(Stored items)
Start

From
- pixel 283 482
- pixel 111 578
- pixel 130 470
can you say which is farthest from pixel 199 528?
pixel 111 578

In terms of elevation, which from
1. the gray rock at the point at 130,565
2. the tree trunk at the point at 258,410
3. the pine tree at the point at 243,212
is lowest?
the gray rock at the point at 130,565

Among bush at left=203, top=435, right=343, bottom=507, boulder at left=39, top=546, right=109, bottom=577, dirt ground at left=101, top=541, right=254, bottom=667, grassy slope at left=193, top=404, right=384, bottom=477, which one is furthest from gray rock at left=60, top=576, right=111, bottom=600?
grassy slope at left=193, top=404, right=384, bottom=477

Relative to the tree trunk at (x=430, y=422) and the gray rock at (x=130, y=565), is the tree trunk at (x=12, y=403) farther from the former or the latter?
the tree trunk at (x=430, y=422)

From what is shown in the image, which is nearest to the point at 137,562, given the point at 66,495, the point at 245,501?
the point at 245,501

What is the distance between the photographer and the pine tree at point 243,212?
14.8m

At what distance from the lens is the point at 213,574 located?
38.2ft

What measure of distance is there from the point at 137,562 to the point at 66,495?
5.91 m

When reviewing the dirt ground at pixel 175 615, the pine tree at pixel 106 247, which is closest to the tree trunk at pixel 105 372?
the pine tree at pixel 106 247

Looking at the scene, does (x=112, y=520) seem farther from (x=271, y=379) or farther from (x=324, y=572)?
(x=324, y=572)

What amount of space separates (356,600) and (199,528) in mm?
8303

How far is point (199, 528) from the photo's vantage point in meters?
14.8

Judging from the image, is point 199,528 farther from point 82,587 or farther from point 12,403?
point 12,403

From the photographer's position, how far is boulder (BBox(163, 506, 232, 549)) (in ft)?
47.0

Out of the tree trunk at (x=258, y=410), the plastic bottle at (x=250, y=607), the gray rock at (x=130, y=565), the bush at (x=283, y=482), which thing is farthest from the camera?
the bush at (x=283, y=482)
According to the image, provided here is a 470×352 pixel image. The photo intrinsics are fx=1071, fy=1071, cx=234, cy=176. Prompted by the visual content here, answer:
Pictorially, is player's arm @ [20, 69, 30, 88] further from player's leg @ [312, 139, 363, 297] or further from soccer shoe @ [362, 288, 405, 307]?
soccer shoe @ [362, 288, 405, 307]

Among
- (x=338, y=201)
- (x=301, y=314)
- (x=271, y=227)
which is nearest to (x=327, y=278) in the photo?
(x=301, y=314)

End

*Instruction*
All of the material above needs to be retyped word for word.

*Written answer*
From
- pixel 283 482
- pixel 111 578
- pixel 130 470
can you say which is farthest from pixel 199 528?
pixel 111 578

In terms of elevation, which from
1. the gray rock at the point at 130,565
2. the tree trunk at the point at 258,410
3. the pine tree at the point at 243,212
is lowest?
the gray rock at the point at 130,565

Among bush at left=203, top=435, right=343, bottom=507, boulder at left=39, top=546, right=109, bottom=577, dirt ground at left=101, top=541, right=254, bottom=667, grassy slope at left=193, top=404, right=384, bottom=477, which one is furthest from gray rock at left=60, top=576, right=111, bottom=600?
grassy slope at left=193, top=404, right=384, bottom=477

Relative to the tree trunk at (x=430, y=422) and the gray rock at (x=130, y=565), is the tree trunk at (x=12, y=403) farther from the former or the latter?
the tree trunk at (x=430, y=422)

From what is shown in the image, which is nearest to the point at 137,562, given the point at 66,495, the point at 245,501?
the point at 245,501

What is the distance between the photographer and the pine tree at point 243,212?
14.8m

At what distance from the lens is the point at 213,574 located?
38.2ft

What measure of distance is there from the point at 137,562 to the point at 66,495?
5.91 m

When reviewing the dirt ground at pixel 175 615, the pine tree at pixel 106 247, which is closest to the tree trunk at pixel 105 372?
the pine tree at pixel 106 247

Looking at the scene, does (x=112, y=520) seem farther from (x=271, y=379) or farther from (x=324, y=572)?
(x=324, y=572)

What amount of space separates (356,600) and (199,528) in mm?
8303

How far is point (199, 528) from the photo's vantage point in meters?
14.8

Judging from the image, is point 199,528 farther from point 82,587 or farther from point 12,403?
point 12,403

From the photographer's position, how far is boulder (BBox(163, 506, 232, 549)) (in ft)?
47.0

Out of the tree trunk at (x=258, y=410), the plastic bottle at (x=250, y=607), the gray rock at (x=130, y=565), the bush at (x=283, y=482), which thing is farthest from the camera?
the bush at (x=283, y=482)
According to the image, provided here is a 470×352 pixel image. The photo intrinsics are fx=1071, fy=1071, cx=234, cy=176. Prompted by the visual content here, answer:
Pictorially, is player's arm @ [20, 69, 30, 88] further from player's leg @ [312, 139, 363, 297] or further from soccer shoe @ [362, 288, 405, 307]?
soccer shoe @ [362, 288, 405, 307]

Among
- (x=338, y=201)
- (x=301, y=314)
- (x=271, y=227)
which is nearest to (x=327, y=278) in the photo?
(x=301, y=314)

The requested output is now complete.